• Stated exercise A:
Answer these from the propane inventory article, one line each, marking your answers (i), (ii), (iii):
(i) What did inventory set for week 26 of the year last week?
(ii) Whose products line between Conway and Mont Belvieu is bidirectional?
(iii) Which line was completely lost this year?
• Stated exercise B: Please reproduce the part of the propane inventory article that opens with the words containing "Last winter, the" and closes with "there last winter.".

• Page:
This week’s Trader’s Corner looks at Midwest propane inventory.

The rapid build in U.S. propane inventory this summer has been welcome news for propane retailers and consumers. Inventory was low coming out of last year’s harsh winter. Early inventory builds were below normal, adding a bit of uneasiness about where inventory would be positioned for this coming winter.

Nearly two months of above-average U.S. inventory builds have put many of the fears about inventory to rest. However, all regions are not created equal. In fact, there is much concern about the state of propane inventory in the Midwest.

Last winter, the Midwest struggled with a lack of inventory. By contrast, the Gulf Coast region never struggled with having enough inventory — the issue was always getting the inventory where it needed to be because of recent changes in the propane pipeline infrastructure.

With the struggles faced in the Midwest last year because inventory ran low, the hope was that more inventory would accumulate in the Midwest in preparation for this coming winter. After all, the value of propane in Conway would have returned a very nice gain to a producer that had his barrels positioned there last winter.

Inventory was low going into last winter because producers who had suffered a couple of years of Conway propane steeply discounted to Mont Belvieu suddenly had options to move production directly to the Gulf Coast. They were eager to push barrels south when the option to do so became available because it allowed them to access a larger petrochemical market, and of course, a rapidly expanding export market.

Still, the hope was last winter’s high prices might encourage more barrels to be placed in the Midwest this year. The graph on inventory above shows that has not been the case. In fact, inventory is below last year’s and set a new five-year low for week 26 of the year last week. The builds in inventory started off encouragingly, but over the past four weeks, the build trend has not been good, leading to the current low levels.

What we must understand from the producers’ perspective is that they are not just considering the value of propane in their decision-making. They are producing ethane, butanes and natural gasoline, in addition to propane. For those products as well, the Gulf Coast is the market with the most options.

It is more efficient for producers to send their natural gas liquids mix directly to the Gulf Coast to have it fractionated there. That fact has reduced fractionation in the Midwest and resulted in low propane inventory levels. Low inventory levels are the last thing a propane retailer wants to see after last year’s nightmare. With the Cochin line completely lost this year, the sequel to last year could be even more horrifying.

There are capabilities to return finished propane back to the Midwest market from the Gulf Coast. Oneok’s products line between Conway and Mont Belvieu is bidirectional. We have to hope that line will be reversed this winter to take propane back to the Midwest.

Economically, we can see the inefficiency of fractionating in the Midwest and then trying to batch all the finished products to the Gulf Coast market. What would seem to make more sense is fractionating in the Gulf Coast and sending what product is needed in the Midwest back through the finished products line.

• Recorded information:

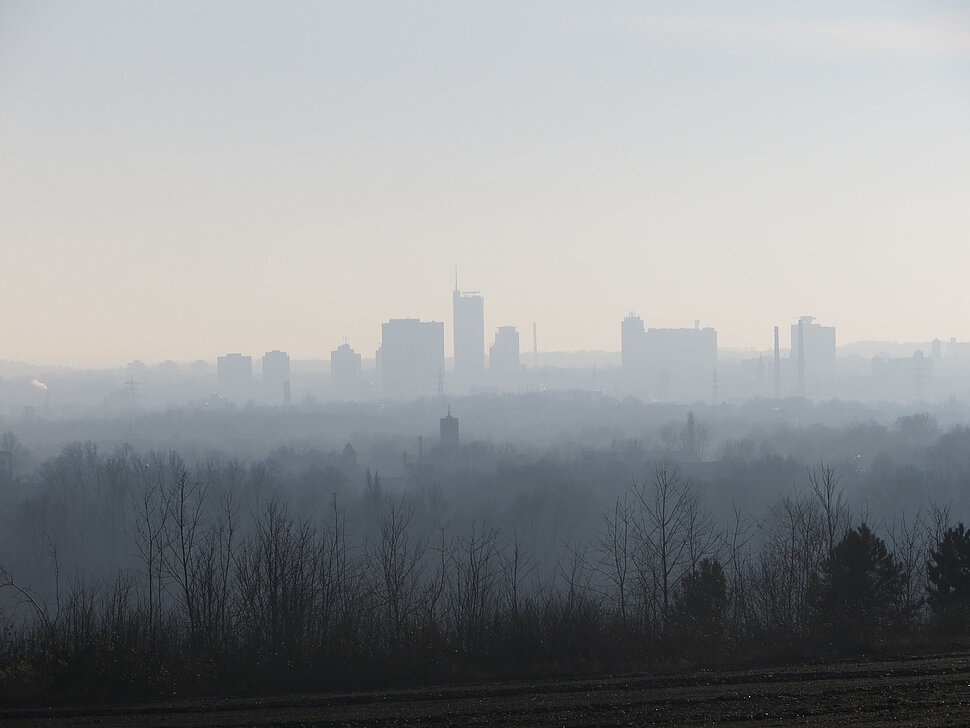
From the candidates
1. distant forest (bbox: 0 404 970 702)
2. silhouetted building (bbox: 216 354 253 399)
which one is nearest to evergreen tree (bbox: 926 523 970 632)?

• Written reply A:
(i) A new five-year low
(ii) Oneok's
(iii) The Cochin line

• Written reply B:
Last winter, the Midwest struggled with a lack of inventory. By contrast, the Gulf Coast region never struggled with having enough inventory — the issue was always getting the inventory where it needed to be because of recent changes in the propane pipeline infrastructure.

With the struggles faced in the Midwest last year because inventory ran low, the hope was that more inventory would accumulate in the Midwest in preparation for this coming winter. After all, the value of propane in Conway would have returned a very nice gain to a producer that had his barrels positioned there last winter.